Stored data

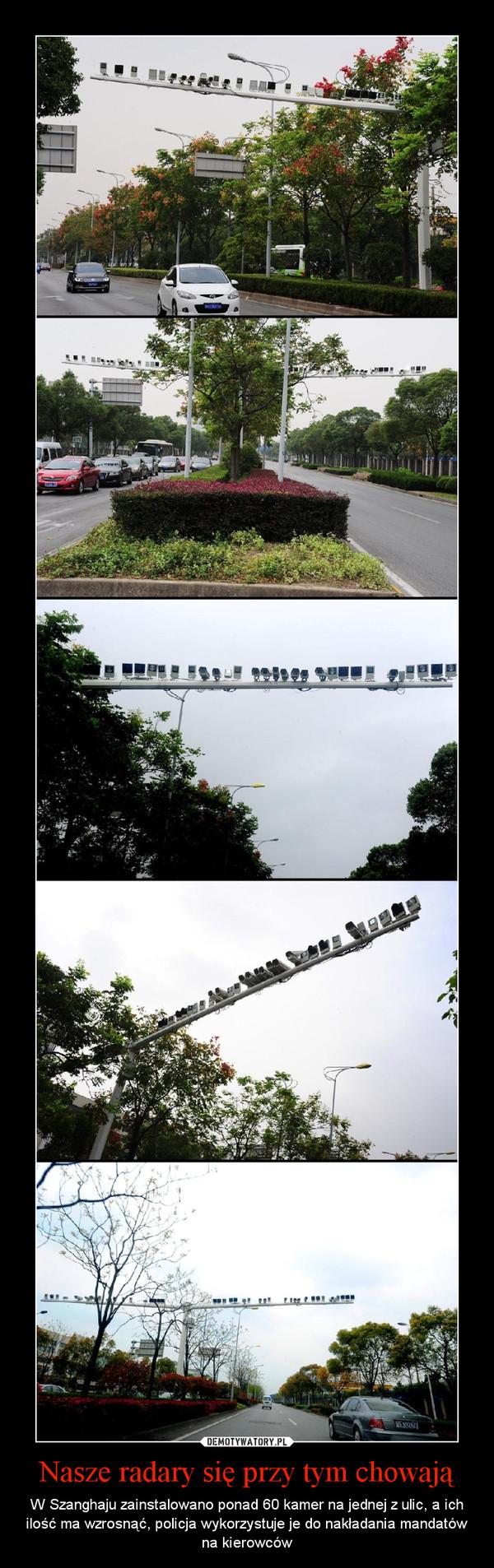 Nasze radary się przy tym chowają – W Szanghaju zainstalowano ponad 60 kamer na jednej z ulic, a ich ilość ma wzrosnąć, policja wykorzystuje je do nakładania mandatów na kierowców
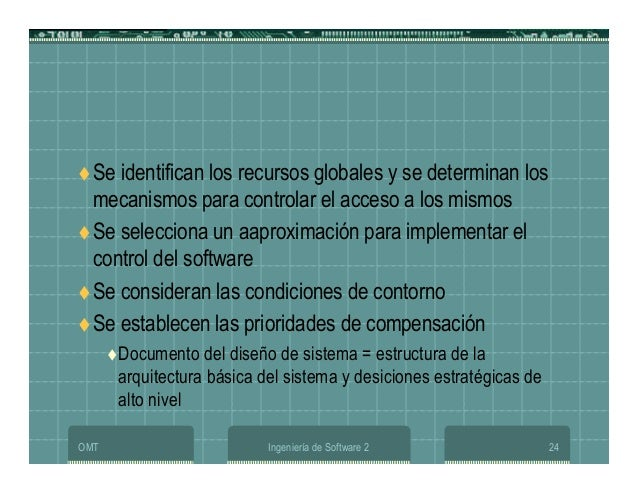 OMT Ingeniería de Software 2 24 Se identifican los recursos globales y se determinan los mecanismos para controlar el acce...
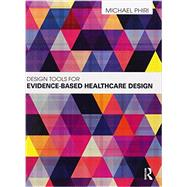 Design Tools for Evidence-Based Healthcare Design by Phiri; Michael, 9780415598729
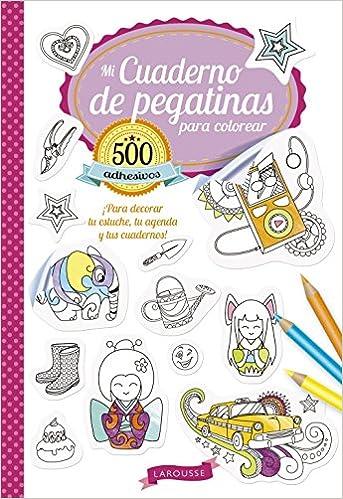 Mi cuaderno de pegatinas para colorear Larousse - Infantil ...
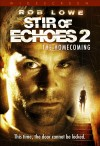 Stir of Echoes: The Homecoming 2007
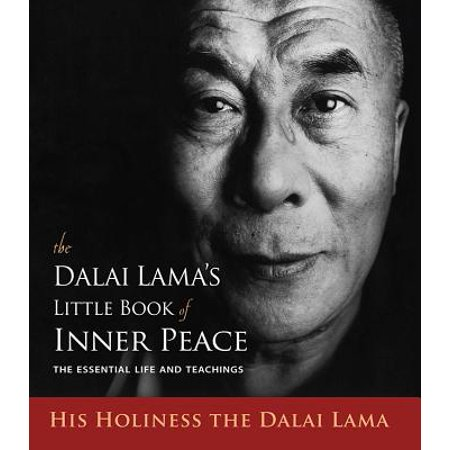 The Dalai Lama's Little Book of Inner Peace : The Essential Life and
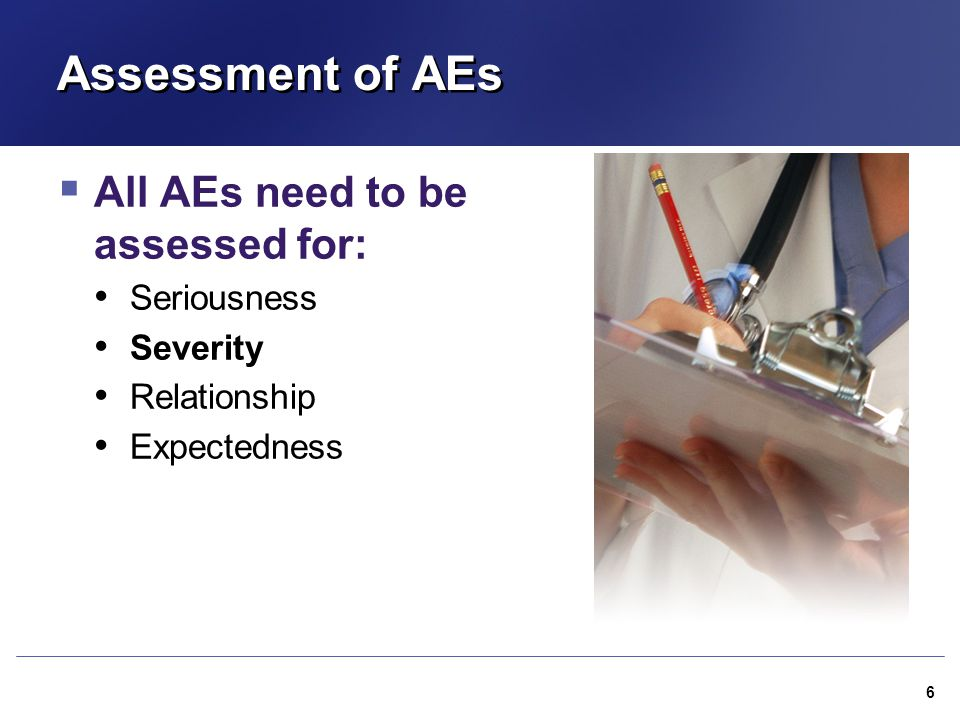 Assessment of AEs  All AEs need to be assessed for: Seriousness Severity Relationship Expectedness 6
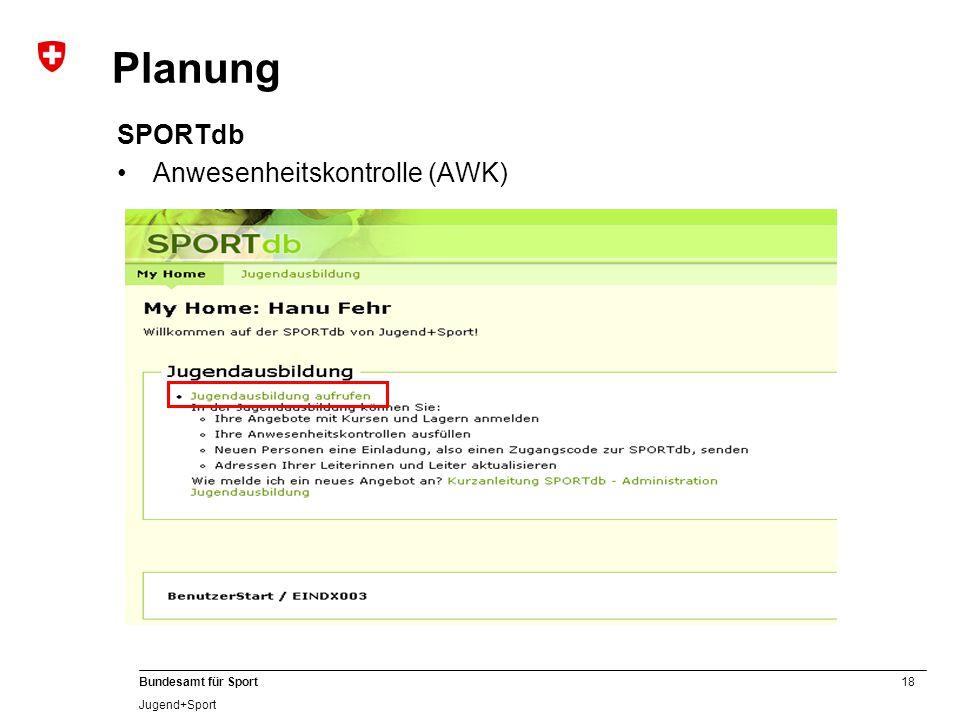 Planung SPORTdb Anwesenheitskontrolle (AWK)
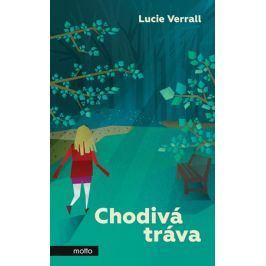 Chodivá tráva | Lucie Verrall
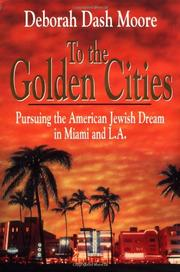 TO THE GOLDEN CITIES by Deborah Dash Moore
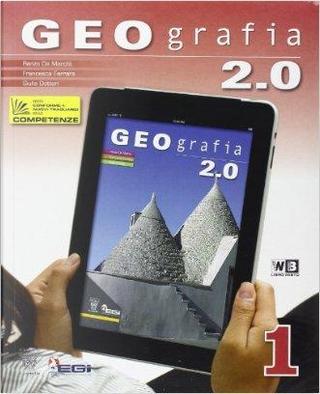 Geografia 2.0. Con Italia delle regioni. Con espansione online. Per la Scuola media by R. De Marchi
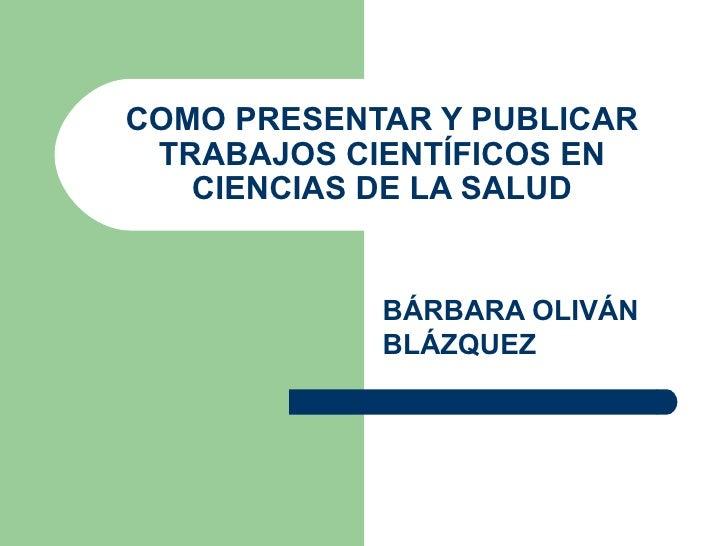 COMO PRESENTAR Y PUBLICAR  TRABAJOS CIENTÍFICOS EN    CIENCIAS DE LA SALUD               BÁRBARA OLIVÁN             BLÁZQU...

• Brief: Without including any pictures, output each entry above exactly as it appears.

• Response:
 Nasze radary się przy tym chowają – W Szanghaju zainstalowano ponad 60 kamer na jednej z ulic, a ich ilość ma wzrosnąć, policja wykorzystuje je do nakładania mandatów na kierowców
 OMT Ingeniería de Software 2 24 Se identifican los recursos globales y se determinan los mecanismos para controlar el acce...
 Design Tools for Evidence-Based Healthcare Design by Phiri; Michael, 9780415598729
 Mi cuaderno de pegatinas para colorear Larousse - Infantil ...
 Stir of Echoes: The Homecoming 2007
 The Dalai Lama's Little Book of Inner Peace : The Essential Life and
 Assessment of AEs  All AEs need to be assessed for: Seriousness Severity Relationship Expectedness 6
 Planung SPORTdb Anwesenheitskontrolle (AWK)
 Chodivá tráva | Lucie Verrall
 TO THE GOLDEN CITIES by Deborah Dash Moore
 Geografia 2.0. Con Italia delle regioni. Con espansione online. Per la Scuola media by R. De Marchi
 COMO PRESENTAR Y PUBLICAR  TRABAJOS CIENTÍFICOS EN    CIENCIAS DE LA SALUD               BÁRBARA OLIVÁN             BLÁZQU...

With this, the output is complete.